Excerpted text ->
** begin **
Switch to Quick Review

If you think that plot synopsis is short, you haven't seen an episode. Adventures of the Mini Goddesses is one of the oddest spin-off ideas I've ever heard of, and about as "for fun only" as anime comes. Composed of 100% random side stories, this vaguely Tom and Jerry-esque series never breaks from its silly premise--none of the action takes place at full size and pretty much the only characters are Urd, Skuld, Gan the rat, and Belldandy. The result is the anime equivalent of unbuttered popcorn: Comes in bite-sized pieces, has no nutritional value, doesn't even taste all that great, but is easy to keep snacking on.

Each episode amounts to a 6 minute parody of an anime or classic movie genre, with slightly SD, 4-inch tall versions of everybody's favorite goddesses willingly cast as the heroes and poor Gan the beleaguered rat drug along as the target of every pratfall. It hits just about everything you can think of--romance, mecha, baseball, and monster movie, to name some--and there are a number of "sequel" episodes for genres that can take the additional punishment. There's all kinds of story-appropriate pseudo-drama, with Urd and Skuld happily doing whatever it takes to blow the smallest events up to "epic" proportions. Belldandy, meanwhile, plays along looking as unfailingly pleasant as always, though she doesn't appear much in the first half of the show (apparently Kikuko Inoue was on maternity leave).

It's 100% episodic, none of the parodies are particularly clever, and there isn't a serious moment in it--even to the characters, it's all just goofing around. Well, except for Gan, who ends up with the short end of every stick (unless he's breaking the fourth wall, which the show does occasionally).

The sole exception, and the series' one artistic fling, is an episode with no dialogue at all that follows Urd on a melancholy rainy-day journey to where the rainwater takes her. It's a surprisingly nice little "mood" piece, but the series promptly returns to cotton-candy send-ups never to look back.

Whether you find the series funny is going to depend on your taste, but for me at least the answer is a resounding "yeah... sorta." Some episodes are decidedly funnier than others, and even at its best the jokes are so basic and lightweight that I almost never got more than a chuckle out of them. Still, the unrelenting spunk and unabashed silliness of replaying a sci-fi horror movie in a dusty attic with 6-inch mecha, and similar set-ups, kept me squeezing one episode after another into available free moments during the day. The fact that you could watch a full episode during the average commercial break certainly doesn't hurt. And I have to give credit to the occasional bit of inspired randomness--a few episodes (such as marrying Gan off to a teapot) left me with an impressed feeling of "Huh?" even if I wasn't laughing very hard.
** end **
[Saved data entries]
** begin **
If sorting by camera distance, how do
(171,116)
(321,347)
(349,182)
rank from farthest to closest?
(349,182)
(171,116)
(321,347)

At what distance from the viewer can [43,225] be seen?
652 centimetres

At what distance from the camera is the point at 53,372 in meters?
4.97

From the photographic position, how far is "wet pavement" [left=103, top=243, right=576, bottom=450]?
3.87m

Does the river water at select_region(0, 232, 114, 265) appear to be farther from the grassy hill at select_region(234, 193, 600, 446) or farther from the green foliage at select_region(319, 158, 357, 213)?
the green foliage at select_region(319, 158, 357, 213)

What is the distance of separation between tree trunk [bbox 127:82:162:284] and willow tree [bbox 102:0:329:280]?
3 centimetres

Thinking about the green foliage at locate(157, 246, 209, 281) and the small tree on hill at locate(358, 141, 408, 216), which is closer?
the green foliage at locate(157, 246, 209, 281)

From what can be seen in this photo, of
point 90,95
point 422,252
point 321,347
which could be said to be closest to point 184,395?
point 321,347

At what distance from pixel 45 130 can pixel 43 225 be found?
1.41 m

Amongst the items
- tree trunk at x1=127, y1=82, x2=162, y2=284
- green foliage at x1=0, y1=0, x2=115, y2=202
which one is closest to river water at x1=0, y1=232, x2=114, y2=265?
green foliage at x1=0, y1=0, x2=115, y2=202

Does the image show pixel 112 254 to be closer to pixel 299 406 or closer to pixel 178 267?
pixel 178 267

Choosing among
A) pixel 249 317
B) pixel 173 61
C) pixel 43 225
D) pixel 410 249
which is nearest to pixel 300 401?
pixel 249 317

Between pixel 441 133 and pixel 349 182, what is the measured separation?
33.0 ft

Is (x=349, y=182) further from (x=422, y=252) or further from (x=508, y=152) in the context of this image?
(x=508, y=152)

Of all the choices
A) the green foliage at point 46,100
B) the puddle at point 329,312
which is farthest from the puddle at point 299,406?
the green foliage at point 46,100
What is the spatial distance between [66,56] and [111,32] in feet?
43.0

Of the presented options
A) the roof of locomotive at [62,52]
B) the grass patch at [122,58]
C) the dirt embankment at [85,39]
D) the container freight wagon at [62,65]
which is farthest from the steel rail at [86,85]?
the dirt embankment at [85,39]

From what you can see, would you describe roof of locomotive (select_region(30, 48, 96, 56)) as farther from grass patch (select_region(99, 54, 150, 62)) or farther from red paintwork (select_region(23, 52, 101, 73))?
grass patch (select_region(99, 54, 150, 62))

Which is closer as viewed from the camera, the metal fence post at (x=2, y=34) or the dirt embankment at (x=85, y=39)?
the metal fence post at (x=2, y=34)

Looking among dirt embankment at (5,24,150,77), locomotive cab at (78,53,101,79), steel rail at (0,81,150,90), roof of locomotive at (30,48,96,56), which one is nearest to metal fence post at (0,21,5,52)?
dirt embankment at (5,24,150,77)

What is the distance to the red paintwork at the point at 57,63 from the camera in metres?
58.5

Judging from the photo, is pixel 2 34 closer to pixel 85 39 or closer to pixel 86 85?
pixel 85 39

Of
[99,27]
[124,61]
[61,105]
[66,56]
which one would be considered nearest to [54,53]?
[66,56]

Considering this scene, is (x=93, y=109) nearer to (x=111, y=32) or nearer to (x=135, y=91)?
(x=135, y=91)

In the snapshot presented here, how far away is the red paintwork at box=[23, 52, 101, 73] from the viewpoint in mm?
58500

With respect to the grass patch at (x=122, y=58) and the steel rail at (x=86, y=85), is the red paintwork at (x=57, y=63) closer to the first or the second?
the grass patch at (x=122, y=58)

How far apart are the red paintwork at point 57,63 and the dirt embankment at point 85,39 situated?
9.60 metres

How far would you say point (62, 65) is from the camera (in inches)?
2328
** end **
Aim of the exercise ->
Restate the part of the Mini Goddesses review between "Each episode amounts" and "on maternity leave).", inclusive, swapping "pratfall" for "mishap". Work only from the Mini Goddesses review.

Task response ->
Each episode amounts to a 6 minute parody of an anime or classic movie genre, with slightly SD, 4-inch tall versions of everybody's favorite goddesses willingly cast as the heroes and poor Gan the beleaguered rat drug along as the target of every mishap. It hits just about everything you can think of--romance, mecha, baseball, and monster movie, to name some--and there are a number of "sequel" episodes for genres that can take the additional punishment. There's all kinds of story-appropriate pseudo-drama, with Urd and Skuld happily doing whatever it takes to blow the smallest events up to "epic" proportions. Belldandy, meanwhile, plays along looking as unfailingly pleasant as always, though she doesn't appear much in the first half of the show (apparently Kikuko Inoue was on maternity leave).